Marketplace options are one pathway to affordability, notes Pipes, who says that consolidation is “going to lead to less competition and higher prices.

“Our health care system definitely needs some changes to become more affordable,” she adds, “but that's not done by controlling how health care is provided; it's done by giving people options in the marketplace.”

What's ahead?

There's another type of ACO on the horizon; CMS is currently in the midst of a two-year application round for its Next Generation ACO program, which CMS says will “allow these provider groups to assume higher levels of financial risk and reward” than are currently available. Amodeo says that he believes “this new NGACO is a culmination of the refinements” that CMS has made to its Pioneer and MSSP experiments.

And the NGACO includes elements that focus less on historical performance and more on current performance, he adds. “They will reward providers who are more efficient at managing care, as opposed to those who are able to pick the low-hanging fruit.”

::::::::::

Required action 1:
In the ACO passage, how long is the application round CMS is running for its Next Generation ACO program?
Required action 2:
Continue the ACO passage from its final sentence, keeping its neutral reporting tone.
The lines that come next are separate material, unrelated to the ACO passage.

Dataset excerpt:
::::::::::

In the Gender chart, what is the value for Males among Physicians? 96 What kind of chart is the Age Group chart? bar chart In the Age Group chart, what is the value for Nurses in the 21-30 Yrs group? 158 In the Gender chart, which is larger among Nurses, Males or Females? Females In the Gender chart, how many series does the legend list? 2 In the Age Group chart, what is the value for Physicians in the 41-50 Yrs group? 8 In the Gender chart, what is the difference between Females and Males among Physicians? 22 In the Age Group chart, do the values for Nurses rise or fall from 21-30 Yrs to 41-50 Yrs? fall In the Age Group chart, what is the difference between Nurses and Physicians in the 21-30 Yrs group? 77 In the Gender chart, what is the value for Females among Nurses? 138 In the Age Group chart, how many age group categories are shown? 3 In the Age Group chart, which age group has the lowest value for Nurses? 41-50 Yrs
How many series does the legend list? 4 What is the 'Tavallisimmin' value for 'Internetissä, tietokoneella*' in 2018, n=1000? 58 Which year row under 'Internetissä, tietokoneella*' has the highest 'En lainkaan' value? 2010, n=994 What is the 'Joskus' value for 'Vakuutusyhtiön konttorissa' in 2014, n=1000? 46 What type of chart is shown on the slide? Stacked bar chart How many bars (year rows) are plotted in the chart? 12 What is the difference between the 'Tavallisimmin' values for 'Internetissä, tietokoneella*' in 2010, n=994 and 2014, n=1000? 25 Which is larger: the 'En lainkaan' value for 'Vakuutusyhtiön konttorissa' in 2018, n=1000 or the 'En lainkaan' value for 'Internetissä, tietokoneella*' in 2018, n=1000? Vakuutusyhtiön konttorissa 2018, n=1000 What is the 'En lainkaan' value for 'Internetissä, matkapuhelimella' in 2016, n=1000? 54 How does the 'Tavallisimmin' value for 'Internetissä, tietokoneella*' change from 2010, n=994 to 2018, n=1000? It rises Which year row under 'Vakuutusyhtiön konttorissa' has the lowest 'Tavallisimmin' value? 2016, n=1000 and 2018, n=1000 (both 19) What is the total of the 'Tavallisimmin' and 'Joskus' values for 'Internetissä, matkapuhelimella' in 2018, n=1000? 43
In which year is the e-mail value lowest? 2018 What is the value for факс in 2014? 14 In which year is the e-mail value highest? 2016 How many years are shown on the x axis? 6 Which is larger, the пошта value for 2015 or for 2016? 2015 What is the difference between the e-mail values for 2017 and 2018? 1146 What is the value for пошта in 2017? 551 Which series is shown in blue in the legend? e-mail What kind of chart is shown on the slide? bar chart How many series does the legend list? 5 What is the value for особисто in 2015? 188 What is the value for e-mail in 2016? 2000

::::::::::

Written answer 1:
Two years.

Written answer 2:
Kramer describes the NGACOs as a “step forward,” but adds that in general, the CMS ACOs are constrained in ways that payers are not.

“The Medicare ACOs are still limited by the underlying Medicare legislation, which limits the ability for patients to choose to exclusively use an ACO and also limits what can be done with regard to benefit redesign,” he says. “We need to get to a place where there's a global payment model, not a shared savings model, and we need flexibility in benefit design to encourage improved health and use of health care services.”

What should brokers do?

Bonhag thinks there's room for benefits brokers and administrators as advocates of sorts, ensuring that health benefits carriers are working to manage patients and not simply cut costs. “They could push back against the carriers and say, 'I want to make sure this person gets calls every day or every three days,' be the intermediary to really push the insurer to do what's right,” he says. “The insurer is going to try to minimize costs.”

Searfoss predicts that brokers can expect to see large employers asking to contract directly with providers instead of working through a health plan. “That's where you're beginning to see more creativity and experimentation,” she says, and 2016 is the year to experiment.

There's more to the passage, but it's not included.